Each entry below is to be transcribed exactly.

(Dataset records)
######
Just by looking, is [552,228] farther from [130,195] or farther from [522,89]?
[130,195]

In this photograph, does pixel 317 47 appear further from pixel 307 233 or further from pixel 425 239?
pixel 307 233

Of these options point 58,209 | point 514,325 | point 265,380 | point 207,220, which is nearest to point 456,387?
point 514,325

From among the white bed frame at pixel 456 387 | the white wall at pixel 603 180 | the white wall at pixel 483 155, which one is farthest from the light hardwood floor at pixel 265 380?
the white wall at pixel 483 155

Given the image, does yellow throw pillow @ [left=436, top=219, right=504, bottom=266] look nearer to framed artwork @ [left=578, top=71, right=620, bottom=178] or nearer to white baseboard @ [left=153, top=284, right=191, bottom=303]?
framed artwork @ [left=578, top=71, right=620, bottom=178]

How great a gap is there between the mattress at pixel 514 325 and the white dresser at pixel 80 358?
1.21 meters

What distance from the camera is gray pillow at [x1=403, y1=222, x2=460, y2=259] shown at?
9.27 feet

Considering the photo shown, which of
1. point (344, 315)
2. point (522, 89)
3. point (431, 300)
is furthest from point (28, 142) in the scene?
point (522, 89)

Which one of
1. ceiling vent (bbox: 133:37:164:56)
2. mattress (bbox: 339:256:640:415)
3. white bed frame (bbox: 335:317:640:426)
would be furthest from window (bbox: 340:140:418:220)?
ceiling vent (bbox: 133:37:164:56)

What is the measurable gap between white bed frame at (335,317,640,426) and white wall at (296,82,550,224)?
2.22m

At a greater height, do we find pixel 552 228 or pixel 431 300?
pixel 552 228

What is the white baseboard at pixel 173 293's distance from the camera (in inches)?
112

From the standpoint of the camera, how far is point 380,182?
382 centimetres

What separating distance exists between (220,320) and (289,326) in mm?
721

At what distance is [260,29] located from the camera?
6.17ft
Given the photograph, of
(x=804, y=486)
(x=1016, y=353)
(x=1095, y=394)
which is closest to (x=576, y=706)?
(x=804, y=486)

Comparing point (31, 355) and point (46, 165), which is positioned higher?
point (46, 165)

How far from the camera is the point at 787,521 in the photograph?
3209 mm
######
WRITTEN REPLY
Just by looking, is [552,228] farther from [130,195] or farther from [522,89]?
[130,195]

In this photograph, does pixel 317 47 appear further from pixel 307 233 or further from pixel 425 239?
pixel 307 233

Of these options point 58,209 | point 514,325 | point 265,380 | point 207,220, which is nearest to point 456,387?
point 514,325

From among the white bed frame at pixel 456 387 | the white wall at pixel 603 180 | the white wall at pixel 483 155, which one is farthest from the light hardwood floor at pixel 265 380?
the white wall at pixel 483 155

Given the image, does yellow throw pillow @ [left=436, top=219, right=504, bottom=266] look nearer to framed artwork @ [left=578, top=71, right=620, bottom=178] or nearer to white baseboard @ [left=153, top=284, right=191, bottom=303]?
framed artwork @ [left=578, top=71, right=620, bottom=178]

How great a gap is there between the mattress at pixel 514 325 and the white dresser at pixel 80 358?
1.21 meters

What distance from the camera is gray pillow at [x1=403, y1=222, x2=460, y2=259] shown at?
9.27 feet

Considering the photo shown, which of
1. point (344, 315)
2. point (522, 89)
3. point (431, 300)
is furthest from point (28, 142) in the scene?
point (522, 89)

Which one of
1. ceiling vent (bbox: 133:37:164:56)
2. mattress (bbox: 339:256:640:415)
3. white bed frame (bbox: 335:317:640:426)
would be furthest from window (bbox: 340:140:418:220)?
ceiling vent (bbox: 133:37:164:56)

What is the measurable gap between white bed frame at (335,317,640,426) and white wall at (296,82,550,224)?
2.22m

At a greater height, do we find pixel 552 228 or pixel 431 300?
pixel 552 228

What is the white baseboard at pixel 173 293's distance from the camera (in inches)?
112

From the standpoint of the camera, how far is point 380,182?
382 centimetres

What separating distance exists between (220,320) and (289,326) in mm?
721

At what distance is [260,29] located from the camera?
6.17ft
Given the photograph, of
(x=804, y=486)
(x=1016, y=353)
(x=1095, y=394)
which is closest to (x=576, y=706)?
(x=804, y=486)

Comparing point (31, 355) and point (46, 165), which is positioned higher?
point (46, 165)

How far from the camera is the point at 787,521 in the photograph?
3209 mm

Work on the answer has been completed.